Rock adhering to cemented carbide surfaces – The role of image acquisition

In rock drilling, cemented carbide rock drill buttons are rotating and impacting the rock to crush it, and water or air is used to flush away the debris. The wear of the buttons is influenced by many factors, of which the type of rock being drilled is a major one, e.g. drilling sandstone is more severe than granite. A notable mechanism in the contact between rock and button is the transfer of rock material to the button surface, both replacing the binder in the cemented carbide and covering the surface. Whether this transfer is improving or impairing the wear resistance of the buttons can be debated. At first glance it seems granite is more prone to cover the button surface than sandstone. However, the image acquisition technique and magnification have a great influence on the measured rock coverage, and it is found to be similar between the rock types when investigated in closer detail. The connection between rock transfer and wear resistance must be more complex, if any exists. This investigation highlights the importance of understanding the acquisition technique, particularly regarding the depth sensitivity in relation to what is analysed. The depth sensitivity can be problematic if thin layers are missed. It can also give valuable information regarding the thickness of adhered layers, if different analysis techniques and settings are combined. New and improved instruments for scanning electron microscopy have made it possible to use lower acceleration voltages with high resolution and thus made the technique possible to use in a more surface sensitive mode. Varying the acceleration voltage probes the sample at different depths, thereby revealing the thickness profile of the adhered layer.

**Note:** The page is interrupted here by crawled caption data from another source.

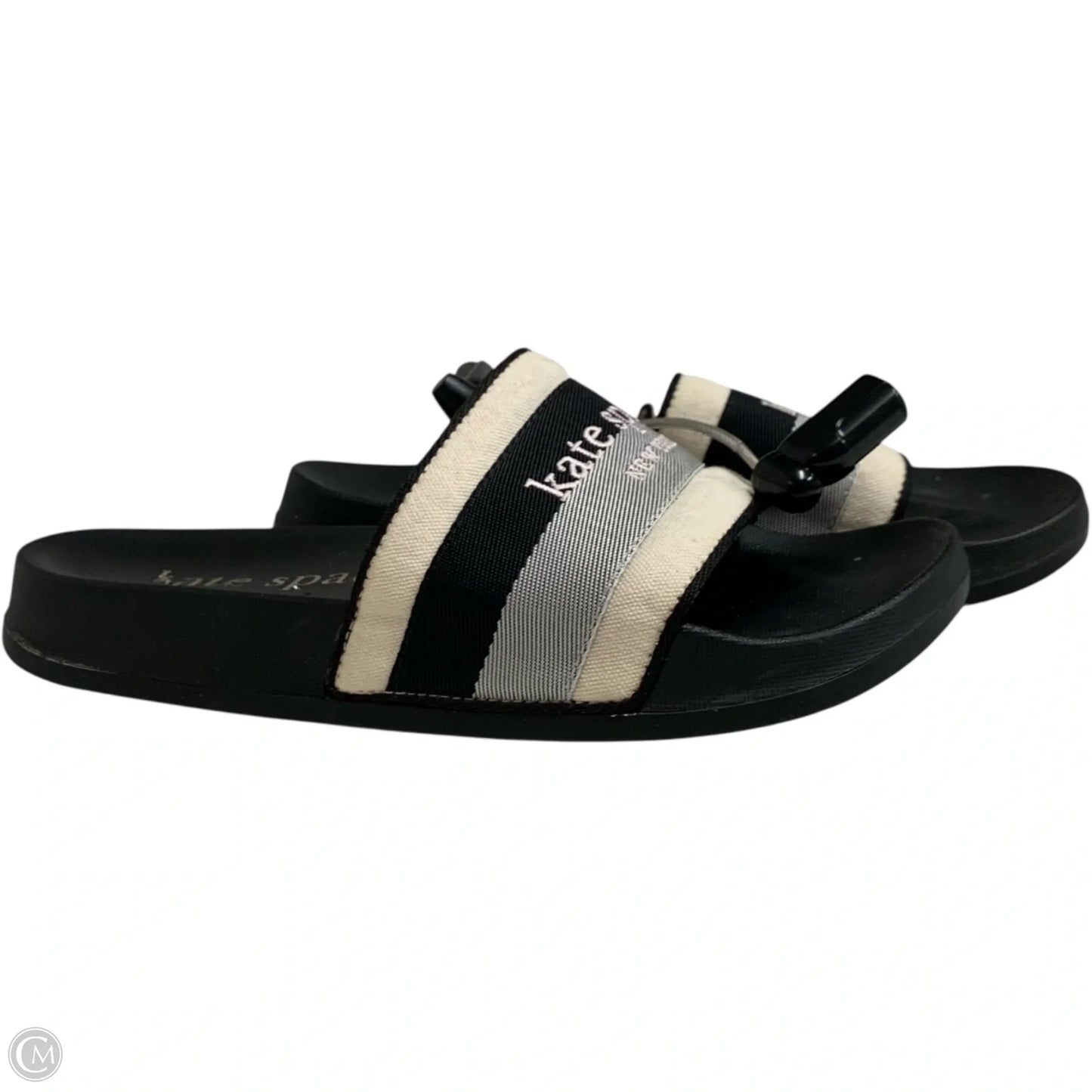 Sandals Designer By Kate Spade In Black, Size: 6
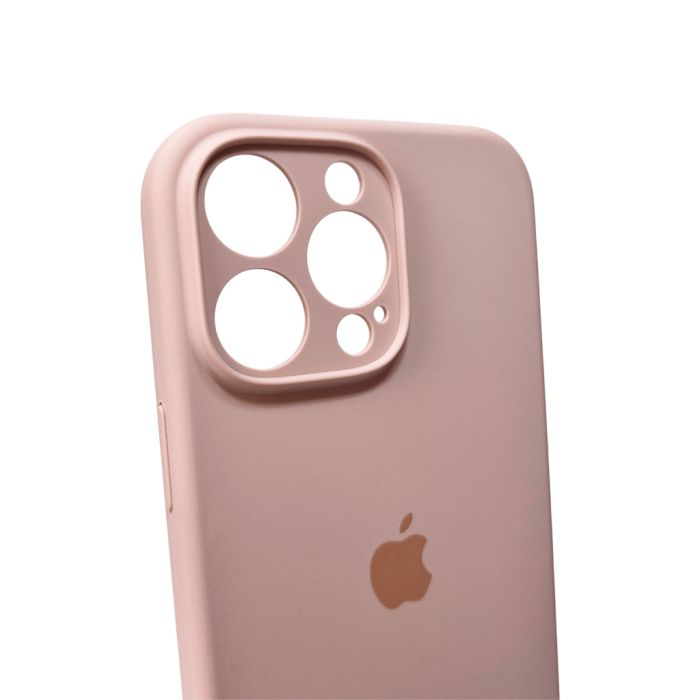 Чохол для смартфона Silicone Full Case AA Camera Protect for Apple iPhone 16 Pro 15,Pink Sand (FullAAi16P-15)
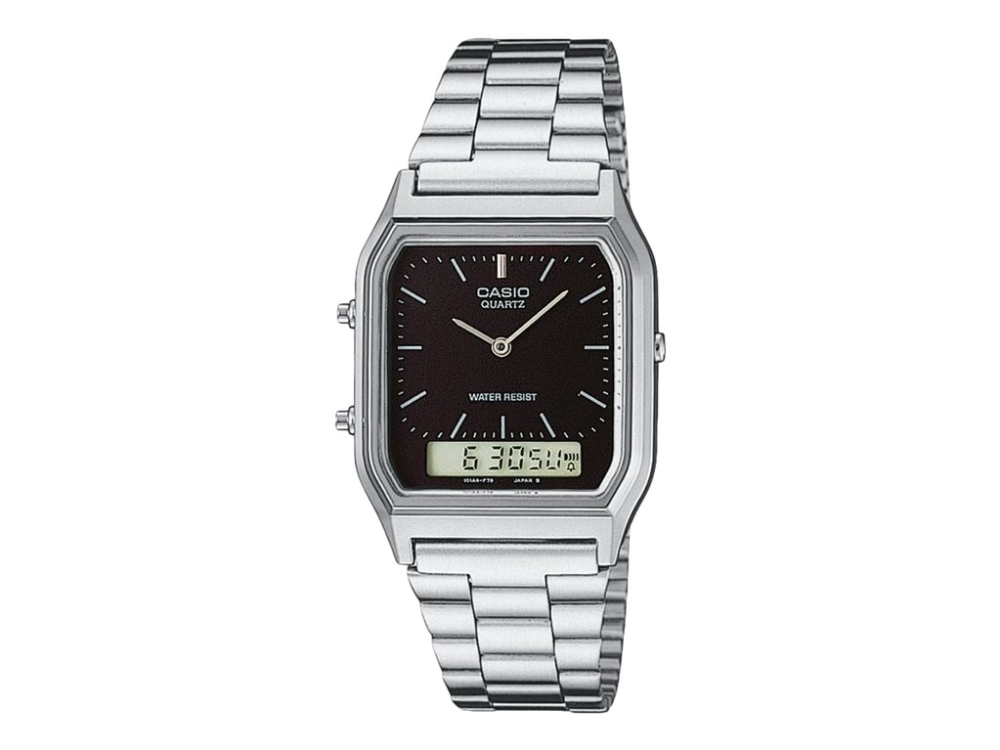 Casio Vintage AQ-230A-1DMQYES - Armbåndsur - kvarts - analog+digital - harpiks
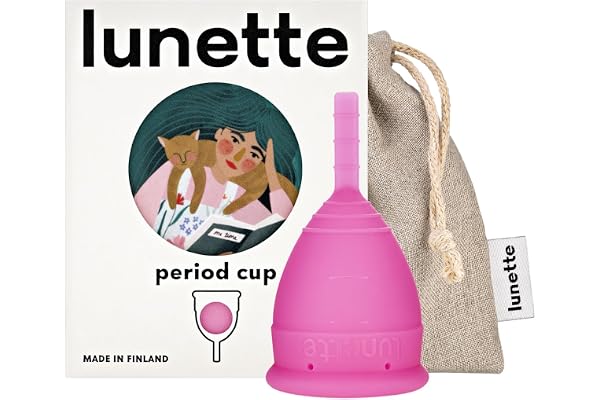 Lunette Coupe Menstruelle Réutilisable Protection 12 Heures Confort Silicone Médical Souple Alternative Tampons 10 Ans, Taille 1 Pink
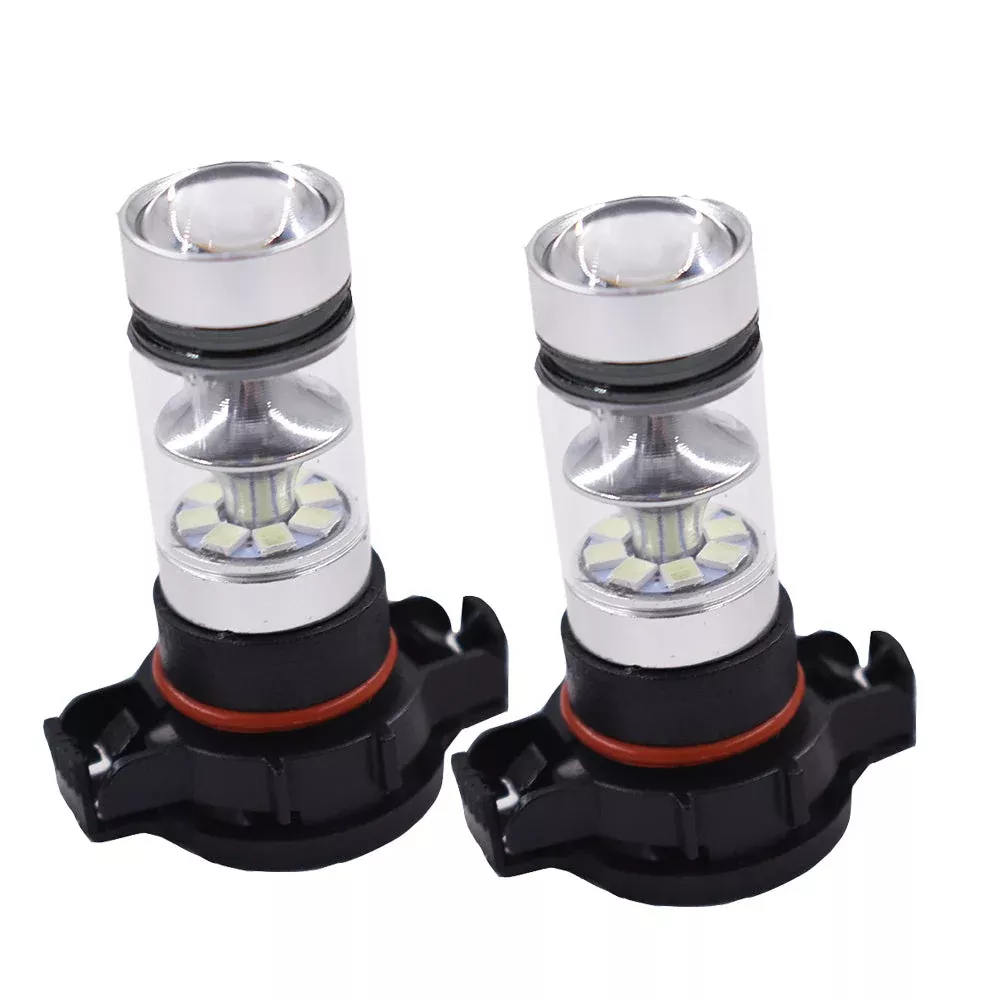 2x H16 5202 PS24WFF 8000K Ice Blue 100WLED Fog Light Driving Bulb DRL NEW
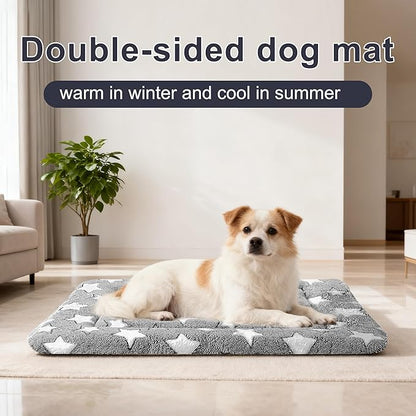 Dog Bed Mat, Reversible Crate Pads for Small/Medium/Large Dogs & Cats Sleeping, Portable & Soft, Dog Beds Crate Pad M(30"*20"*1.5")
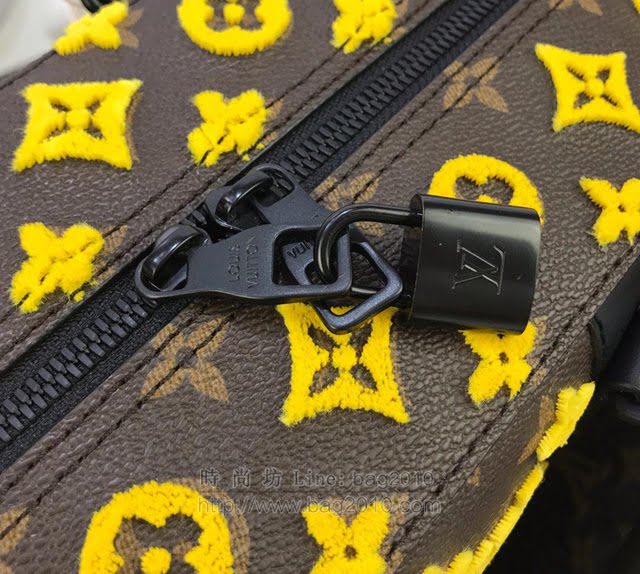 LV女包 M44483 黃植絨Runway bags 2020ss men’s走秀款 路易威登方形箱包 LV手提袋 LV單肩斜挎女包  ydh3077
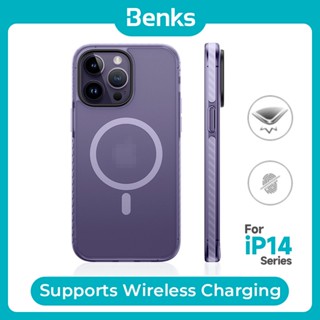 [Benks Official] เคสโทรศัพท์มือถือ กันกระแทก ลาย Benks Ice Sand สําหรับ IPhone 14 Plus Pro Max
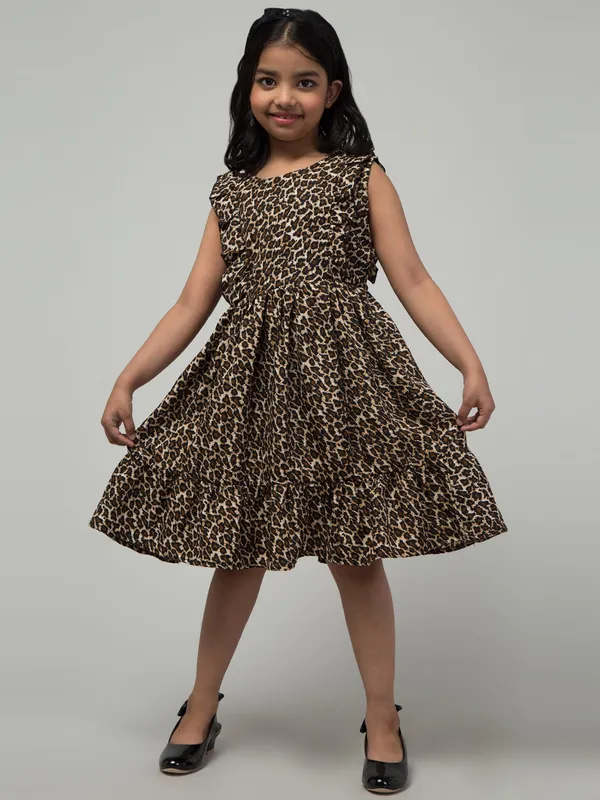 Brown_Solid_Evening_Dress_For_Girls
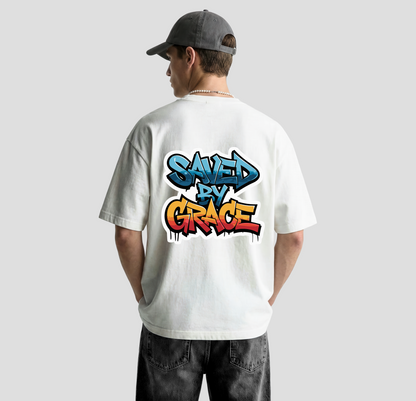 Saved By Grace – Oversized Tee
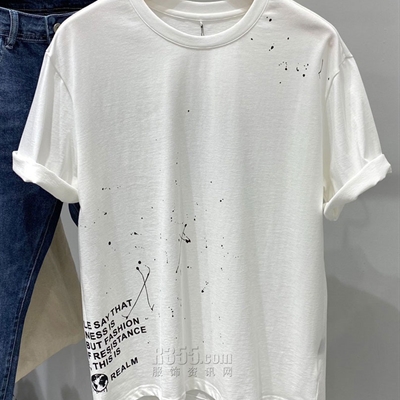 市场上装-T恤-休闲T恤【实拍】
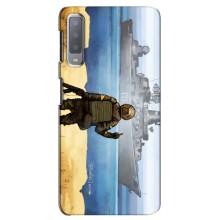 Чехол с принтом (Русский корабль...) для Самсунг А7-2018, А750 (AlphaPrint) – Русский корабль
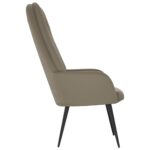 Chaise de relaxation Gris clair Velours – Image 2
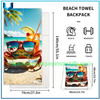 Toalla de playa al por mayor de playa mochila mochila múltiples mochilas mochilas para el regalo de la playa para regalos promocionales puede personalizar cualquier patrón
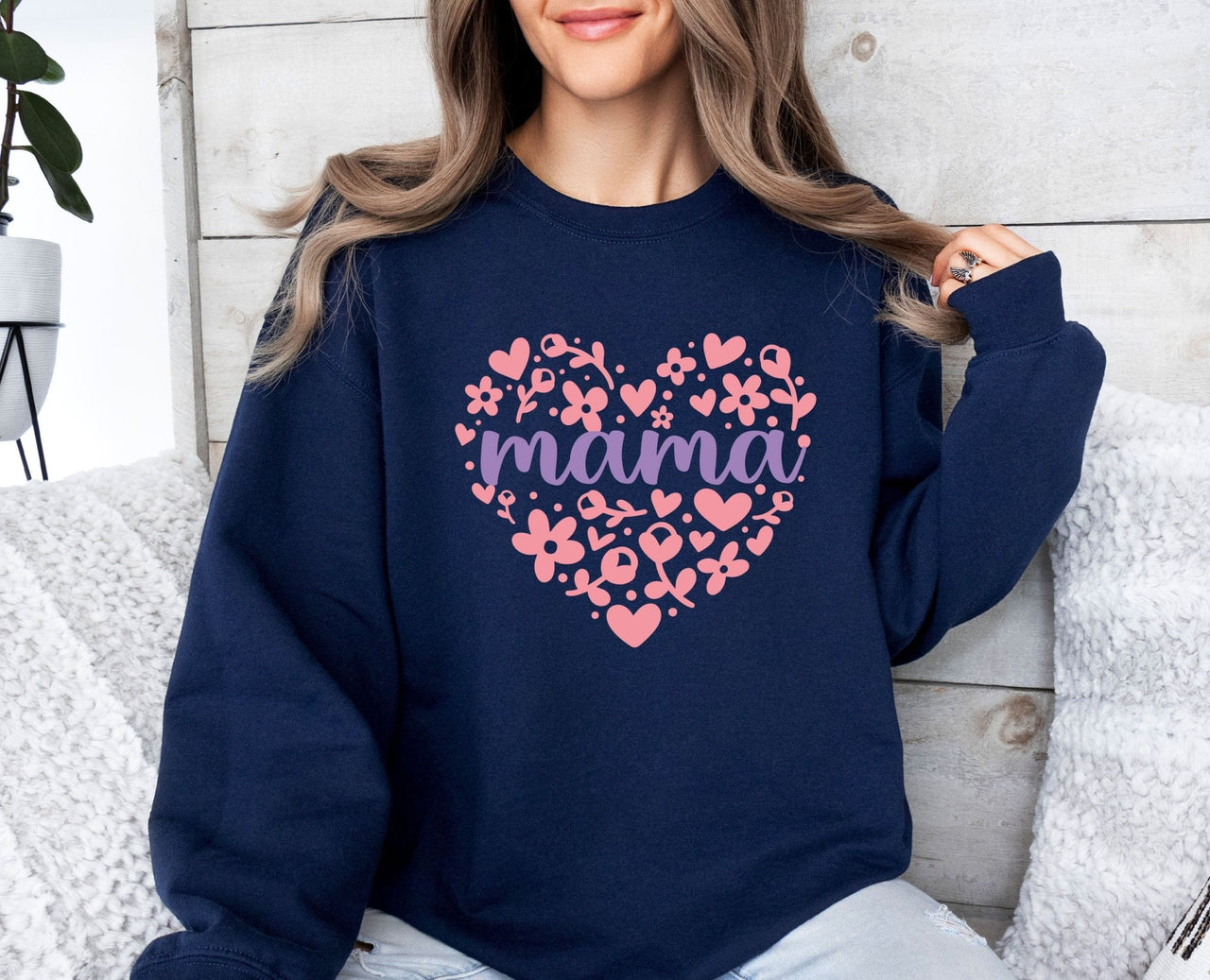 Floral Mama Sweatshirt - lismoreboutique - Sweatshirt - Cute_Mama_Crewneck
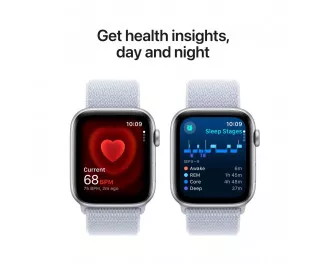 Смарт-часы Apple Watch SE 2 (2024) GPS 40mm Silver Aluminum Case with Blue Cloud Sport Loop (MXEE3)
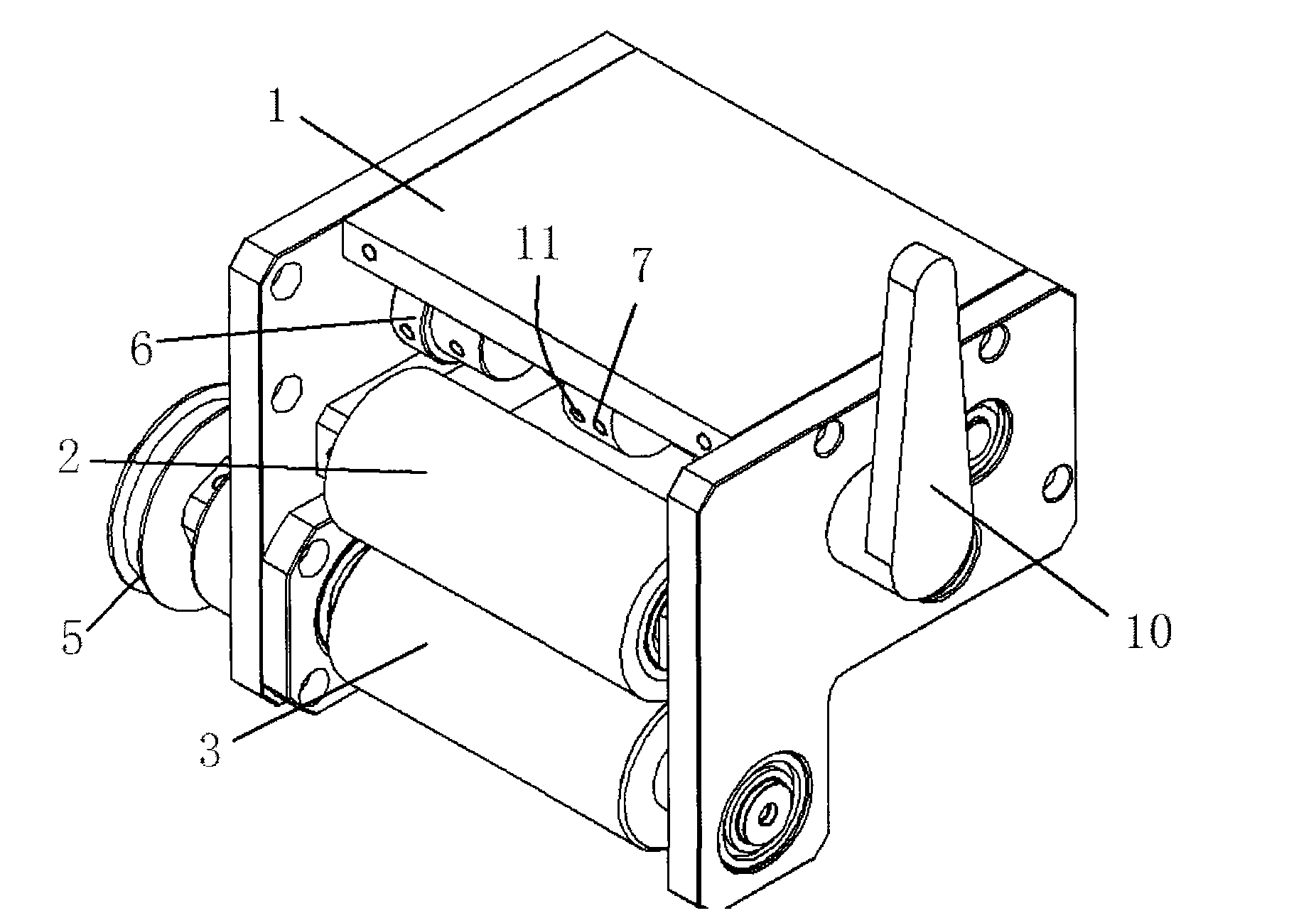 Semi-gear tension conveying device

Together with simulation of electron trajectories, the thickness of the adhered layer can be mapped with a method not exclusive to the samples in this work. •Automated image analysis used to measure rock adhering to cemented carbide.•Scanning electron microscopy correlated to simulation of electron trajectories.•Rock coverage of granite and sandstone very similar at small scale.•Method for thickness mapping, not exclusively for materials in current work.